▶ _Input records_

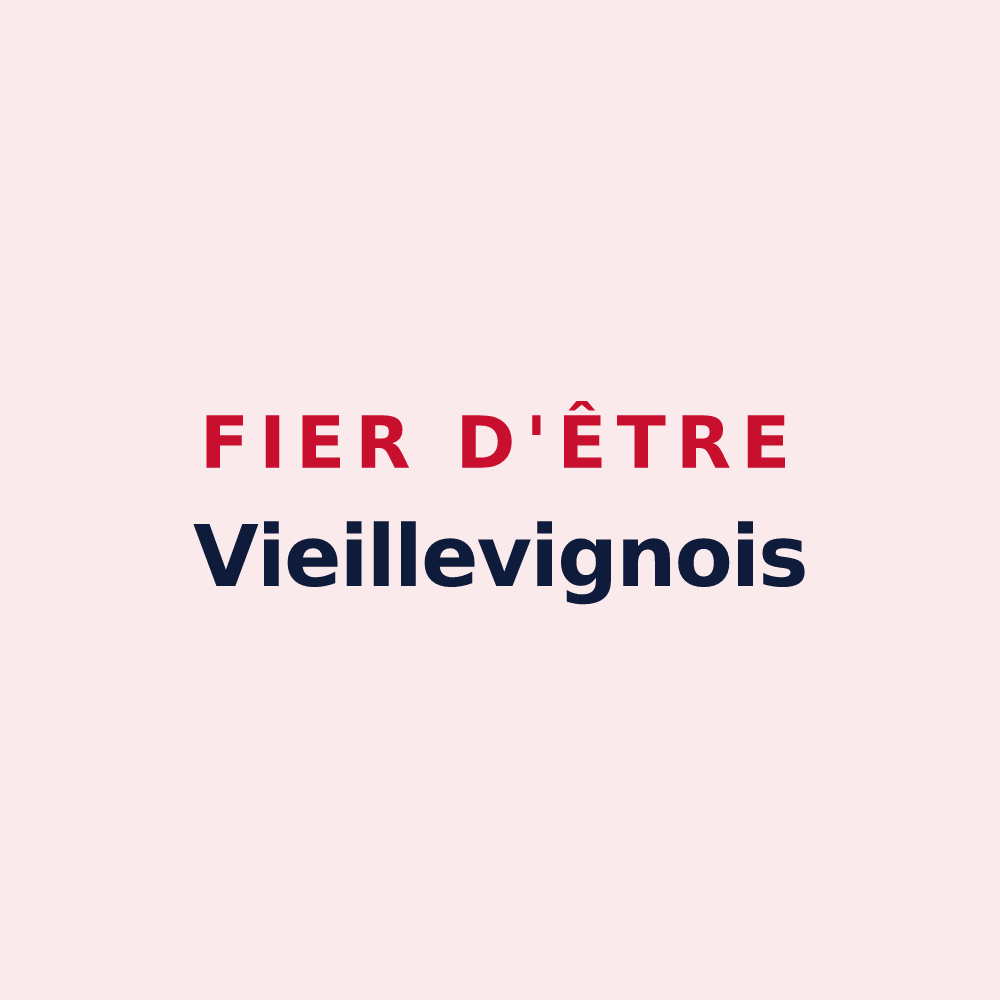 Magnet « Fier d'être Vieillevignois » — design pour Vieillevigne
---
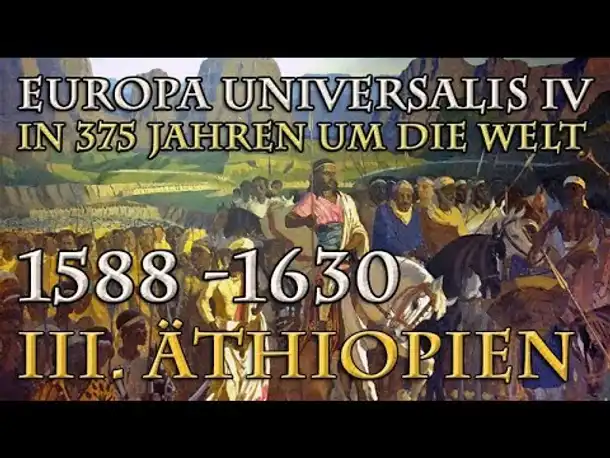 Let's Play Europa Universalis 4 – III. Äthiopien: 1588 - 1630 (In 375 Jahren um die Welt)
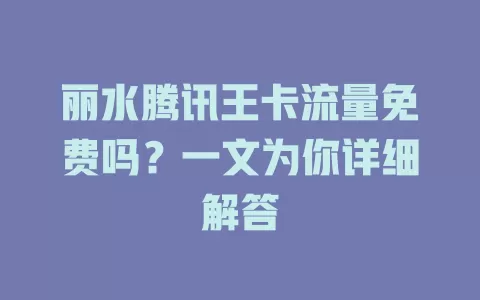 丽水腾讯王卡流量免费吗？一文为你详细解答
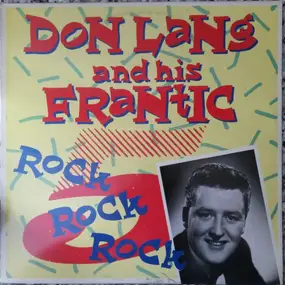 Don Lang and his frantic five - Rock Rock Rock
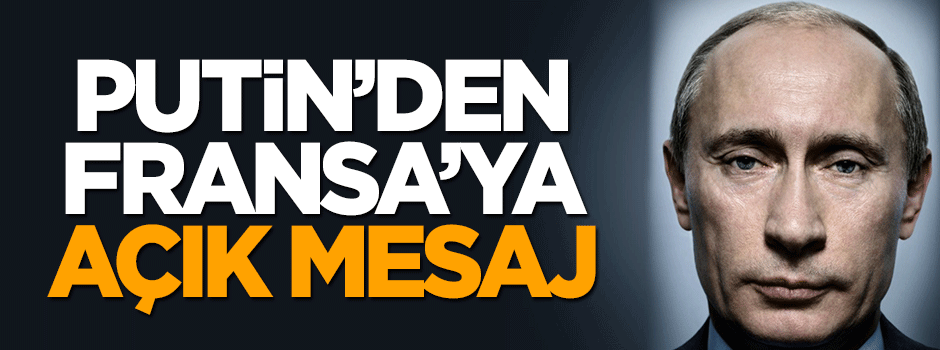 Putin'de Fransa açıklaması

▶ _Work to be completed_
Start at the line containing "Let's Play Europa" and stop after the line containing "Putin'de Fransa açıklaması". Give back those lines with "Rock" swapped for "Roll", without the pictures.

▶ _Worked solution_
 Let's Play Europa Universalis 4 – III. Äthiopien: 1588 - 1630 (In 375 Jahren um die Welt)
 丽水腾讯王卡流量免费吗？一文为你详细解答
 Don Lang and his frantic five - Roll Roll Roll
 Putin'de Fransa açıklaması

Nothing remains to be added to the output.